Des nombreuses personnes interviewées pour ce dossier, chacune avait son analyse pour expliquer la désaffection du cinéma en salle à Montréal. Vincent Guzzo, président de l'Association des propriétaires de cinémas du Québec, affirme que les taxes foncières sont beaucoup trop élevées dans le centre-ville de Montréal pour ouvrir une salle. De l'Université Concordia, le professeur de cinéma Thomas Waugh estime que les festivals de niche drainent le public qui, autrefois, fréquentait les salles dites d'«art et essai».

Mais de façon assez unanime, tout le monde semble s'accorder pour dire qu'il y a des failles dans le domaine de la distribution des oeuvres. Ce que reconnaît la Société de développement des entreprises culturelles (SODEC). D'ailleurs, sa présidente, Monique Simard, a indiqué en entrevue avec La Presse que l'organisme fera passer, dès janvier 2016, son aide annuelle à la distribution de 3,5 à 5 millions de dollars.

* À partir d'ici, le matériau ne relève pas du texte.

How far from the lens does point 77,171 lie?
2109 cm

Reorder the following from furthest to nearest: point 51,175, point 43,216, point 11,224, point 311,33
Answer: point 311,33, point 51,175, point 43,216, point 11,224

Cela se fera par l'entremise de différents programmes. Ainsi, l'aide maximale accordée aux entreprises pour la distribution des films québécois passera de 15 000 à 37 500$. Cette aide est accordée en fonction du plan de mise en marché que le distributeur soumet au préalable à la SODEC. Le bénéficiaire doit aussi rendre des comptes une fois la distribution terminée.

Voilà une nouvelle qui devrait réjouir Vincent Guzzo, qui nous a dit en entrevue que la SODEC devrait répartir plus d'argent à la distribution en région.

«Si, au lieu de mettre des millions dans Excentris, les institutions mettaient de l'argent dans un fonds pour aider les petits distributeurs à payer les copies pour les salles en région, on les jouerait et il y aurait moins de risques de pertes. On essaierait de bâtir ce créneau-là, dit-il. C'est déjà ce qu'on fait dans notre cinéma de Pont-Viau et ça fonctionne.»